SOURCE TEXT.
- - -
# BMW live/ Internet coding



## Gre8tW8LL (Aug 10, 2009)

Is there a code to activate BMW live to access the Internet? Thanks in advance 


Sent from BimmerApp mobile app


----------



## shawnsheridan (Jan 10, 2009)

VO Option Code 6AL, or directly FDL Code HU_CIC (or HU_NBT) => ONLINE_BROWSER_LIVE = aktiv.


----------



## Gre8tW8LL (Aug 10, 2009)

Thanks Shawn, I'll try it out tmrw.


Sent from BimmerApp mobile app


----------



## https://www.bim (Jun 21, 2013)

may i know if there any special component install before can use internet? i hear it require the build in cellphone?


shawnsheridan said:


> VO Option Code 6AL, or directly FDL Code HU_CIC (or HU_NBT) => ONLINE_BROWSER_LIVE = aktiv.


----------



## shawnsheridan (Jan 10, 2009)

https://www.bim said:


> may i know if there any special component install before can use internet? i hear it require the build in cellphone?


No special hardware per se'. You need CIC with Combox or NBT, and a Phone with Bluetooth tethering.

It is not easy though. You can read what I did to make it work here:

http://www.bimmerfest.com/forums/showpost.php?p=7091176&postcount=70


----------



## izen (Jul 23, 2013)

shawnsheridan said:


> VO Option Code 6AL, or directly FDL Code HU_CIC (or HU_NBT) => ONLINE_BROWSER_LIVE = aktiv.


After adding 6AL to retrofit NBT, "BMW Live" appears but grey in colour. tried to FDL a few things. still grey out. any means to bring it 'alive'?


----------



## DocNuas (Oct 18, 2013)

I've also been playing around with these options and here's what I did and learned.
- - -
DIRECTION. Translate this sentence from the BMW Live coding thread into Spanish: "You need CIC with Combox or NBT, and a Phone with Bluetooth tethering."

DATA EXTRACT.
- - -
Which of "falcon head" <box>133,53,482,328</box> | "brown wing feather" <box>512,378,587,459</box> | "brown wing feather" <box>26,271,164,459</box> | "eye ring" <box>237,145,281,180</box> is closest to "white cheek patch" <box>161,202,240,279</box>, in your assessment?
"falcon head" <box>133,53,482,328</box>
- - -
WRITTEN SOLUTION. Necesitas CIC con Combox o NBT, y un teléfono con conexión compartida por Bluetooth.